━━━━━ EXTRAIT DU TEXTE ━━━━━
En matière de conditions d’accueil, les trois États pourront déroger à la directive Accueil et mettre en place des modalités d’accueil matériel temporaires si elles couvrent les besoins fondamentaux (nourriture, eau, vêtement, aide médicale, abri temporaire et adapté aux conditions climatiques) dans le respect de la dignité humaine. C’est une dérogation importante aux mesures et garanties prévues dans la directive Accueil, qui incluent déjà des dérogations possibles pour une courte période, et ce durant une période qui peut durer jusqu’à 18 semaines.

En matière de retour, la Commission propose que les trois États puissent déroger à la directive Retour suite au rejet de la demande d’asile déposée dans le cadre de ces mesures exceptionnelles. Cette dérogation globale expose les personnes à des risques importants de violation de droits en matière de refoulement, de privation de liberté, d’accès aux soins médicaux et à une aide juridique, de garanties procédurales, tous encadrés par la directive Retour.

Enfin, la proposition renouvelle le soutien apporté par les agences européennes notamment le Bureau européen d’appui en matière d’asile (EASO), nouvellement Agence européenne pour l’asile, ainsi que Frontex dans la gestion des frontières et les opérations de retour, et Europol dans le cadre de la lutte contre le trafic de migrants. La proposition souligne également la poursuite de la coopération entre toutes les parties prenantes en matière de partage de données et de statistiques pertinentes dans le cadre du réseau de préparation et de gestion de crise en matière de migration de l’UE (Blueprint)
━━━━━
▶ **QUESTIONS À TRAITER**:
1. Dans l'extrait sur les dérogations en matière d'asile, recopiez à l'identique le passage qui commence par « En matière de conditions » et se termine par « jusqu’à 18 semaines. ».
2. Traduisez en anglais cette phrase de l'extrait sur les dérogations en matière d'asile : « En matière de retour, la Commission propose que les trois États puissent déroger à la directive Retour suite au rejet de la demande d’asile déposée dans le cadre de ces mesures exceptionnelles. »
Appuyez-vous uniquement sur l'extrait.
━━━━━ DONNÉES FOURNIES ━━━━━
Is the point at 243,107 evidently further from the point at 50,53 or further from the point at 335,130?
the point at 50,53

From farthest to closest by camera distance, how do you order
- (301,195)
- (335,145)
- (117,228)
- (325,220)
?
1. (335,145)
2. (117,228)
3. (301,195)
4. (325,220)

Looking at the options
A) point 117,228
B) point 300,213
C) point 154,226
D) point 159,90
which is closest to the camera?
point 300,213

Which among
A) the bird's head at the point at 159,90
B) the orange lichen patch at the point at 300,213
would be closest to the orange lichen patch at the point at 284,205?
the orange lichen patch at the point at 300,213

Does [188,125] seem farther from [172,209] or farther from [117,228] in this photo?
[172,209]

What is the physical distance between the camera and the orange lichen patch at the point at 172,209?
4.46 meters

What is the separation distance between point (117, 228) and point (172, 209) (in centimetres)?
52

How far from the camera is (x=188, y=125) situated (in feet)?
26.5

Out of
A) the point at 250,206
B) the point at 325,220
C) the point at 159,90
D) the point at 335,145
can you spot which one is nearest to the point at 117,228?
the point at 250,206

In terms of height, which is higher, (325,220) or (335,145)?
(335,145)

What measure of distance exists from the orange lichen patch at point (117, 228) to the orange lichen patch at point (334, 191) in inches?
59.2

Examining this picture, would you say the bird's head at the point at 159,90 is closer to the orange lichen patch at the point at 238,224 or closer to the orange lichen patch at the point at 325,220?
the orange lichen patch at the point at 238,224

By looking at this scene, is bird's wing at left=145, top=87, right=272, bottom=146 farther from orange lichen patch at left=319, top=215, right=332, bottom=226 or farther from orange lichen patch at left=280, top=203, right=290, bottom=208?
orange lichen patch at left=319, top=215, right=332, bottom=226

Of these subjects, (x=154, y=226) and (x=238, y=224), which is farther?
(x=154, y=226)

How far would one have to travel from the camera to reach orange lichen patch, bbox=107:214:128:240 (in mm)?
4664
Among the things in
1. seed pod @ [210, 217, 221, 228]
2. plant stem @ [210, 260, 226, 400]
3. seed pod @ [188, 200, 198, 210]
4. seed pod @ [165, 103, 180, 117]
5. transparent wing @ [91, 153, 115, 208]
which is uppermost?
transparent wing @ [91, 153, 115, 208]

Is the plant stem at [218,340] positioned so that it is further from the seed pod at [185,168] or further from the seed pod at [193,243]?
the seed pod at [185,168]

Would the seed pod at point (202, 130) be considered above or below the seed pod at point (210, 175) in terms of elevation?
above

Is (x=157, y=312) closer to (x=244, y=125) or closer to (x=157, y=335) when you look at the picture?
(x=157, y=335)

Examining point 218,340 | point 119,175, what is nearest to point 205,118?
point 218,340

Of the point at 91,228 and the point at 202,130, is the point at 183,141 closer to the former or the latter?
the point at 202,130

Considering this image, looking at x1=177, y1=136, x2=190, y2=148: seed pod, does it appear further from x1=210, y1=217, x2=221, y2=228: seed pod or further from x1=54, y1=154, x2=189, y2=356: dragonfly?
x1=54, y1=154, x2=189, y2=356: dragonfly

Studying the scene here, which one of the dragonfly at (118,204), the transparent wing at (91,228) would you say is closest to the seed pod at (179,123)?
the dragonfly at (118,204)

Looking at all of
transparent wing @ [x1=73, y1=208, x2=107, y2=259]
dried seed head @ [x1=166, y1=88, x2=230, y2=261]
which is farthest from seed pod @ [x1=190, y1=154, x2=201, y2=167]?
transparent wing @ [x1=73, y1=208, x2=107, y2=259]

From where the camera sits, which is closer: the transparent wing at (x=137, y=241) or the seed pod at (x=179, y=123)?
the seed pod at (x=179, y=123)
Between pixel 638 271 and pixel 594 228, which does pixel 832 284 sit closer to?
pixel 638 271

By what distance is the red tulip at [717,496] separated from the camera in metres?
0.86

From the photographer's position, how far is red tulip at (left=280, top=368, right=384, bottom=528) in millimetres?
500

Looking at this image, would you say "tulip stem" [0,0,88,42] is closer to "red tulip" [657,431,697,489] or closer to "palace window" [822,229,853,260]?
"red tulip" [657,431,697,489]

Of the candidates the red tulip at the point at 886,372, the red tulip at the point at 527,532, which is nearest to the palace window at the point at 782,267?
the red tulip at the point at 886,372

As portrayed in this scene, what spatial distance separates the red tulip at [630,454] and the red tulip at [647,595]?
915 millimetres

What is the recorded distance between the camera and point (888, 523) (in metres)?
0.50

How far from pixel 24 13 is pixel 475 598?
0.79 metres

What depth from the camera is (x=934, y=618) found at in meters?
━━━━━
▶ **RÉPONSES PAR QUESTION**:
1.
En matière de conditions d’accueil, les trois États pourront déroger à la directive Accueil et mettre en place des modalités d’accueil matériel temporaires si elles couvrent les besoins fondamentaux (nourriture, eau, vêtement, aide médicale, abri temporaire et adapté aux conditions climatiques) dans le respect de la dignité humaine. C’est une dérogation importante aux mesures et garanties prévues dans la directive Accueil, qui incluent déjà des dérogations possibles pour une courte période, et ce durant une période qui peut durer jusqu’à 18 semaines.

2. With regard to return, the Commission proposes that the three States be allowed to derogate from the Return Directive following the rejection of an asylum application lodged under these exceptional measures.